Results provide proof-of-principal feasibility for the broad survey of the metabolome of individual E9.5 mouse embryos and identification of metabolic changes associated with NTDs and gene mutations. Levels of 30 different metabolites were altered in association with Lrp6 gene deletion. Some metabolites link to folate-dependent one-carbon transfer reactions, as anticipated, while others await structure elucidation and pathway integration.

CONCLUSION

Whole-embryo metabolomics offers the potential to identify metabolic changes in genetically determined NTD-prone embryos.

摘要

背景

神经管闭合缺陷(NTDs)是人类最常见的先天性畸形之一,通常在活产儿中表现为脊柱裂。已知小鼠中至少有240种基因突变会增加患NTD的风险。人们越来越认识到环境因素对NTD的表达有显著影响,而且NTDs可能源于复杂的基因-环境相互作用。由于孕妇补充叶酸可使某些人群的人类NTD风险降低60%至70%,因此NTD易感性可能常与叶酸依赖性一碳代谢缺陷有关。

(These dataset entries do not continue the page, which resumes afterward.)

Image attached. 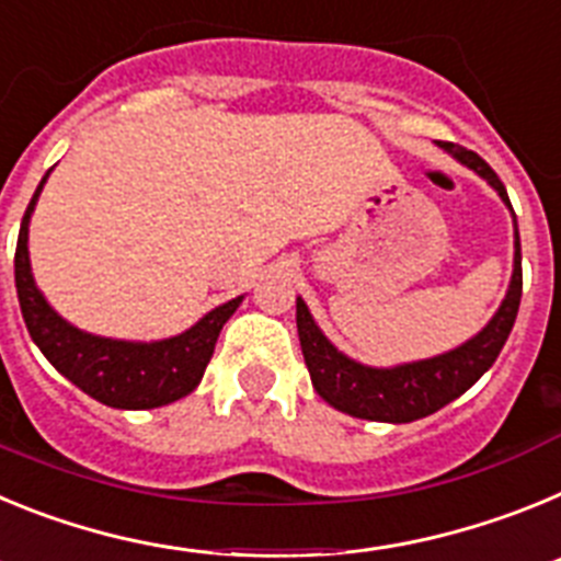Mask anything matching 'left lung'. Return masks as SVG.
Instances as JSON below:
<instances>
[{
  "label": "left lung",
  "mask_w": 561,
  "mask_h": 561,
  "mask_svg": "<svg viewBox=\"0 0 561 561\" xmlns=\"http://www.w3.org/2000/svg\"><path fill=\"white\" fill-rule=\"evenodd\" d=\"M438 146L453 153L460 165L472 168L478 176H483L497 191L505 207L512 210L505 185L489 168V162L455 142H438ZM519 297H523V255H519L517 216H514V272L503 304L485 323V329L478 331L472 340H466L463 345L433 356V359L408 362V365H396V368L362 365L331 345L329 336L314 323L309 306L297 297V334H300V348H304L306 368L311 374V385L331 408L354 415V419L388 421V424H408V421L424 419L466 393L485 370L492 368L514 329Z\"/></svg>",
  "instance_id": "left-lung-1"
}]
</instances>
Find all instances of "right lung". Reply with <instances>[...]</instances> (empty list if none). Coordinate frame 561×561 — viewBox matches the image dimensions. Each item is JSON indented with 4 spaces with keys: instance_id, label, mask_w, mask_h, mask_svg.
<instances>
[{
    "instance_id": "right-lung-1",
    "label": "right lung",
    "mask_w": 561,
    "mask_h": 561,
    "mask_svg": "<svg viewBox=\"0 0 561 561\" xmlns=\"http://www.w3.org/2000/svg\"><path fill=\"white\" fill-rule=\"evenodd\" d=\"M49 171L44 173V180L38 182L36 193L24 210L22 227H19L16 261H13L19 306H22L24 325H27L33 342L42 348V354L47 356L49 365L58 374L67 376L76 388H81L83 393L98 399L106 408L151 410L193 393L205 376L221 329L244 297L216 306L187 331L157 342L108 340V336L87 334V331L67 323L44 300L36 280H33V272H30L27 227Z\"/></svg>"
}]
</instances>
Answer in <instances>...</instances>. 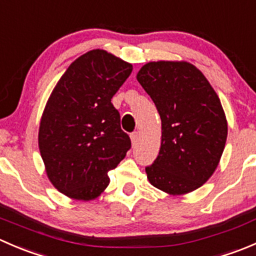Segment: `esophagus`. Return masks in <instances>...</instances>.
<instances>
[{
    "instance_id": "34e87169",
    "label": "esophagus",
    "mask_w": 256,
    "mask_h": 256,
    "mask_svg": "<svg viewBox=\"0 0 256 256\" xmlns=\"http://www.w3.org/2000/svg\"><path fill=\"white\" fill-rule=\"evenodd\" d=\"M130 138H131V142H132L134 146H135V144L138 142V138H140V134H138V132H132V134H131Z\"/></svg>"
}]
</instances>
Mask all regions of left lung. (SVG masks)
Returning <instances> with one entry per match:
<instances>
[{
  "label": "left lung",
  "mask_w": 256,
  "mask_h": 256,
  "mask_svg": "<svg viewBox=\"0 0 256 256\" xmlns=\"http://www.w3.org/2000/svg\"><path fill=\"white\" fill-rule=\"evenodd\" d=\"M138 82L161 118L158 156L146 167L147 180L170 196L193 192L218 167L228 135L218 95L193 64L184 60L148 62Z\"/></svg>",
  "instance_id": "obj_1"
}]
</instances>
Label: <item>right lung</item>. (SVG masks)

对与NTD相关的胚胎代谢变化进行全面、非靶向的代谢调查将为这一假设提供有价值的检验。我们试图建立一个代谢谱分析平台,能够广泛评估与早期小鼠胚胎中促进NTD的基因突变相关的代谢异常。

方法

使用基于液相色谱/质谱的非靶向代谢物谱分析平台,广泛鉴定受NTD影响的胚胎第9.5天(E)小鼠胚胎(Lrp6(- / -))与未受影响的(Lrp6(+/+))对照胚胎中小分子水平(50-1000 Da)的显著差异。

结果

结果为广泛调查单个E9.5小鼠胚胎的代谢组以及鉴定与NTDs和基因突变相关的代谢变化提供了原理验证的可行性。与Lrp6基因缺失相关的30种不同代谢物的水平发生了改变。一些代谢物如预期的那样与叶酸依赖性一碳转移反应相关,而其他代谢物则有待结构解析和途径整合。

结论

全胚胎代谢组学有潜力识别基因决定的NTD易患胚胎中的代谢变化。